A shipping container was installed in one of the barns and christened “The Cheese Shed”, while head cheesemaker Patrick Heathcoat-Amory got to work on his prehistoric Rima maker, perfecting the Nettlebed formula. Using a combination of their sliced washed-rind highmore and grated hay-aged witheridge, he played around with ratios until the toastie exhibited “the right amount of ooze and umami”, says Grimond. “One of the nice things about cheese, which you often see at tastings, is when everyone stops and instinctively goes for one variety. All of your body says ‘this is good’. The same happens when you bite into the perfect toastie.”

The day before The Cheese Shed opened in March 2021, Grimond posted about it on social media, not expecting much. “Maybe that shows my naivety,” she says. “We opened at nine on a Friday morning. By 12.30pm we had sold out.” The following day, after Grimond had driven to every supermarket within an eight-mile radius to buy up white sliced bread, they sold out again. “And to ram home exactly how much people love a toastie, Tom Hanks, who happened to be filming nearby, popped along for one too.”

A cheese toastie at Deeney’s in Leyton
A cheese toastie at Deeney’s in Leyton
A cheese toastie at the Wigmore
A cheese toastie at the Wigmore © Paul Judd Food Photography

While the initial success probably had something to do with opening during a lockdown, the demand for cheese toasties has never abated. “We’ve been bowled over,” says Grimond. “The Creamery took six years to reach a certain size in terms of turnover and employees. The Cheese Shed took six weeks to match it.” Among a fanbase that includes “pre-schoolers and octogenarians alike”, the Cheese Shed also has a celebrity following with endorsements from the likes of Jeremy Irons, Mary Berry and Helena Bonham Carter (who is admittedly Grimond’s cousin, but still).

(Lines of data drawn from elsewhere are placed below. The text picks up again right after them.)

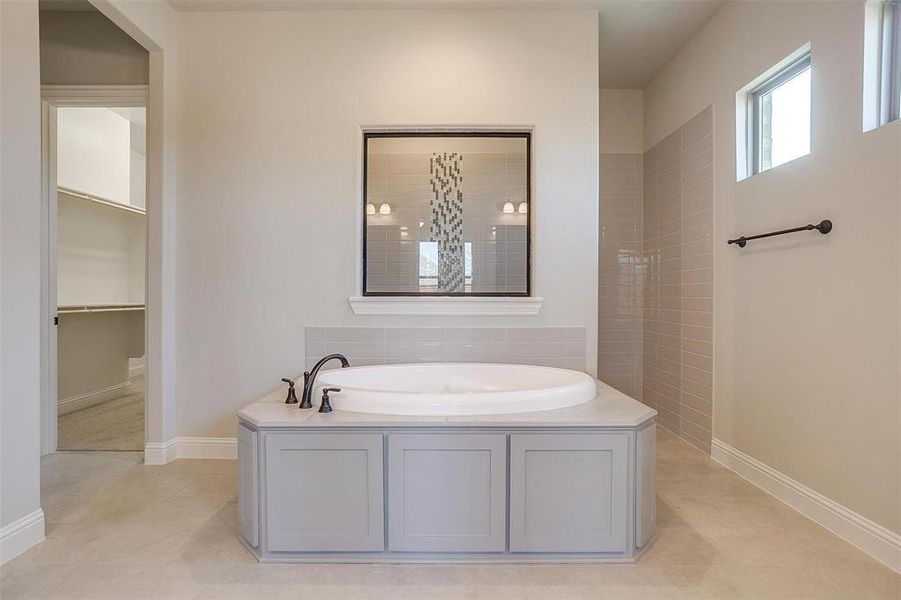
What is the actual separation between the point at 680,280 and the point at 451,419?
233cm

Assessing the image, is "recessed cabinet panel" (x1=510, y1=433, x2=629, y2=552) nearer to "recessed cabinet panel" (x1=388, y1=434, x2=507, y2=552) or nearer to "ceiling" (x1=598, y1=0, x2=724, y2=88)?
"recessed cabinet panel" (x1=388, y1=434, x2=507, y2=552)

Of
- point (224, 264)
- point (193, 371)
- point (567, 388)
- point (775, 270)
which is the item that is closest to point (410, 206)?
point (224, 264)

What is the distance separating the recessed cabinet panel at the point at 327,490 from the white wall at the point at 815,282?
6.47ft

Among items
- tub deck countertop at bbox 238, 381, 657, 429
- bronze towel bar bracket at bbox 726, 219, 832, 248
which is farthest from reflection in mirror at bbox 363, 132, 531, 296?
bronze towel bar bracket at bbox 726, 219, 832, 248

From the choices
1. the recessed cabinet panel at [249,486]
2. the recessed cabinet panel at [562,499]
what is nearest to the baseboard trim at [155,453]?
the recessed cabinet panel at [249,486]

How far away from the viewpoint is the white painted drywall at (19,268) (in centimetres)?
171

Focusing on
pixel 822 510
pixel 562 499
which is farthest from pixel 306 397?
pixel 822 510

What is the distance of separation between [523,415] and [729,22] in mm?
2732

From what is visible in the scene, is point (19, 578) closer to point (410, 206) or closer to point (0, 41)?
point (0, 41)

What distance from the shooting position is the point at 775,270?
90.5 inches

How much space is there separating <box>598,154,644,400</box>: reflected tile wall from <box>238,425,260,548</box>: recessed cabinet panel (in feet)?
9.62

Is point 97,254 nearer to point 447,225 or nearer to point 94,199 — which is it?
point 94,199

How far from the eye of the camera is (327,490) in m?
1.69

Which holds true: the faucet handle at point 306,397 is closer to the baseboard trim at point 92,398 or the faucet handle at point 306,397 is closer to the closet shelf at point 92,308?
the closet shelf at point 92,308
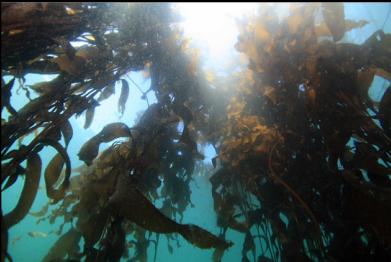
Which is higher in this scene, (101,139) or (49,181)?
(101,139)

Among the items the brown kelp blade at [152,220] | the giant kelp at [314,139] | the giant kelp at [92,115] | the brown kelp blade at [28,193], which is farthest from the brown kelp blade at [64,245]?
the giant kelp at [314,139]

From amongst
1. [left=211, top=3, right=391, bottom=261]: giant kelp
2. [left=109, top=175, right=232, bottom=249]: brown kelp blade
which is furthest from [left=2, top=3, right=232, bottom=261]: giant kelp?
[left=211, top=3, right=391, bottom=261]: giant kelp

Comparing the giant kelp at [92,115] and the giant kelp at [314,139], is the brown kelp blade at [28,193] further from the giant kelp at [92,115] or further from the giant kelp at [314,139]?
the giant kelp at [314,139]

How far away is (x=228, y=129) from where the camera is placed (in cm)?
268

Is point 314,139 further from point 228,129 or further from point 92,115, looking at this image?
point 92,115

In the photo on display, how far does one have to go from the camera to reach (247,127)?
2.40 metres

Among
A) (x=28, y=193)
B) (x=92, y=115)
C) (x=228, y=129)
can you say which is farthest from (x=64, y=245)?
(x=228, y=129)

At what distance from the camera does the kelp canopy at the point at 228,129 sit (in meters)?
1.68

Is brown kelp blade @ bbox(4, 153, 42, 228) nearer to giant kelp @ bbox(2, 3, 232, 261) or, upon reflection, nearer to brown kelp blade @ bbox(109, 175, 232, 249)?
giant kelp @ bbox(2, 3, 232, 261)

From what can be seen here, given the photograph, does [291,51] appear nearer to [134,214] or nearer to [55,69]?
[134,214]

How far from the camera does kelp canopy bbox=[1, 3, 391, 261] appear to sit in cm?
168

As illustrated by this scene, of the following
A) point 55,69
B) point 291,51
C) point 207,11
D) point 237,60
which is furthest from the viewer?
point 237,60

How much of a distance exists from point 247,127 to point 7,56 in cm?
188

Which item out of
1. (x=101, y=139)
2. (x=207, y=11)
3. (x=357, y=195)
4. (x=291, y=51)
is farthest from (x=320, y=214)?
(x=207, y=11)
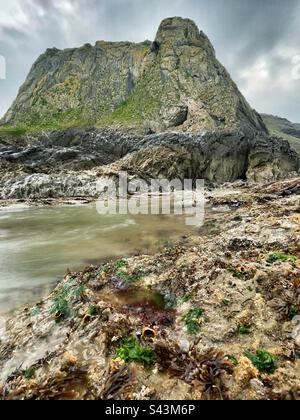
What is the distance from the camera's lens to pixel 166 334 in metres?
5.18

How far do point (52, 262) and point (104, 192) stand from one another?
1192 inches

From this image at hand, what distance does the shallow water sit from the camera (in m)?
8.98

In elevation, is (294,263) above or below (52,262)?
above

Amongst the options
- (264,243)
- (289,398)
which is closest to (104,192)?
(264,243)

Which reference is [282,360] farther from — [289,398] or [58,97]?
[58,97]

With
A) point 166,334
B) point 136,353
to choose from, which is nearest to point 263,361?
point 166,334

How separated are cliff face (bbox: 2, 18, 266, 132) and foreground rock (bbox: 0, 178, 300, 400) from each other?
6367 cm

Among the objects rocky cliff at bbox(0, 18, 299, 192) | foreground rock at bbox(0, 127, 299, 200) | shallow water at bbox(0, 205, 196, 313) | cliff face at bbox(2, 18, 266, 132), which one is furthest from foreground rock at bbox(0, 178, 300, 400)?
cliff face at bbox(2, 18, 266, 132)

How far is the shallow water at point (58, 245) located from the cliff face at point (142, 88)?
5305 centimetres

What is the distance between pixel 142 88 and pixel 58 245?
87.8 metres

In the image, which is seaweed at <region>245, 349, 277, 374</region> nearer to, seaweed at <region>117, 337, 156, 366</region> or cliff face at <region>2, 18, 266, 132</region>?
seaweed at <region>117, 337, 156, 366</region>

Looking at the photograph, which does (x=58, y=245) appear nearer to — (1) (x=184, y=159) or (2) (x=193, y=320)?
(2) (x=193, y=320)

Cheese toasties are a comfort food that stirs longings and satisfies cravings in a way that, dare I say, even pizza cannot match. Delicious, for sure. But is the appeal also nostalgic? That’s the view of Bill Oglethorpe of Kappacasein Dairy, whose toasties are a fixture at London’s Borough Market. Made using mixed grated cheese (primarily Montgomery’s cheddar with comté, ogleshield, London raclette and Bermondsey Hard Pressed) with red onion, white onion, spring onions and leeks in Poîlane sourdough, they’re often touted as the best in town.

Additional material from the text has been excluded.